The European Commission has proposed renewing the glyphosate licence for another 15 years. It is struggling to get the majority it needs from member states in the scientific committee responsible for that decision. This is because yet again the line between politics and scientific judgement is being blurred in Brussels. On glyphosate there are two conflicting views. One from the European Food Safety Authority (EFSA), which advises the Commission, says it is ‘unlikely to cause cancer’. However part of the World Health Organisation, the Agency for Research on Cancer, has said there is some evidence that glyphosate could be deemed a potential carcinogen.

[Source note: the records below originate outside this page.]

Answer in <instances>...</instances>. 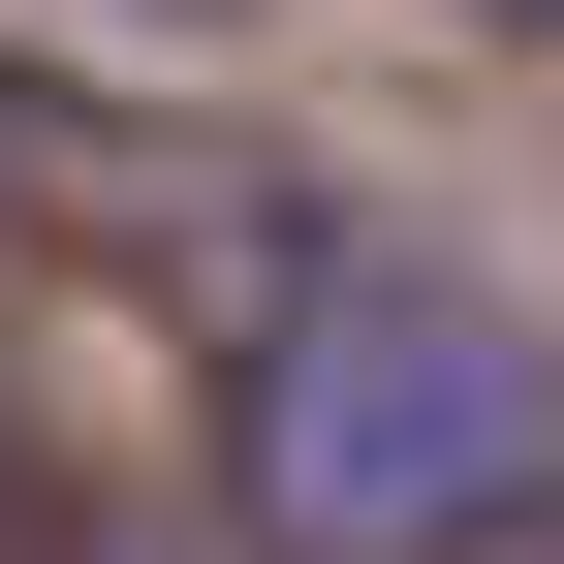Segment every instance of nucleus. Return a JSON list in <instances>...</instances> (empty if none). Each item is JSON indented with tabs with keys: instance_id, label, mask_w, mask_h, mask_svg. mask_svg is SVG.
I'll list each match as a JSON object with an SVG mask.
<instances>
[{
	"instance_id": "f257e3e1",
	"label": "nucleus",
	"mask_w": 564,
	"mask_h": 564,
	"mask_svg": "<svg viewBox=\"0 0 564 564\" xmlns=\"http://www.w3.org/2000/svg\"><path fill=\"white\" fill-rule=\"evenodd\" d=\"M564 502V345L440 251H314L220 377V533L251 564H470Z\"/></svg>"
},
{
	"instance_id": "f03ea898",
	"label": "nucleus",
	"mask_w": 564,
	"mask_h": 564,
	"mask_svg": "<svg viewBox=\"0 0 564 564\" xmlns=\"http://www.w3.org/2000/svg\"><path fill=\"white\" fill-rule=\"evenodd\" d=\"M95 564H188V533H95Z\"/></svg>"
}]
</instances>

This academic disagreement has led MEPs on the parliament’s environment committee to call for a delay to any decision. This is despite them having no formal role in the process of renewing the licence. This is the precautionary principle being taken to extremes, on the basis of slim and disputed evidence of a theoretical cancer risk. What the Commission needs to make clear is that all decisions must be based around a risk/reward balance of the available scientific facts. That is what the Commission, to its credit, is trying to do. But MEPs are grand-standing, by calling for a product to be banned, or at best kicked into touch with a review, with no real scientific evidence that this would be justified – and seemingly without any thought about the implications for agriculture of such a decision.

This is a call that is generating publicity for the MEPs involved. Even if it goes nowhere it will harm agriculture, because it creates doubt in consumers’ minds. It builds on a false belief that there is a realistic alternative to agrochemicals if we are to have a secure supply of affordable food in Europe. While this has created a row the MEPs are unlikely to alter the Commission decision. As things stand this will go the way of many GM approvals, in that there will be no qualified majority to approve or reject, meaning the Commission will impose a decision in favour of its proposal. This is not a good way to take decisions, but the voting system in the EU means there is no alternative. The UK and Ireland are backing the Commission plan to renew the glyphosate licence, but with voting finely balanced it would not take too much of a shift in member state opinion to land agriculture with a major problem.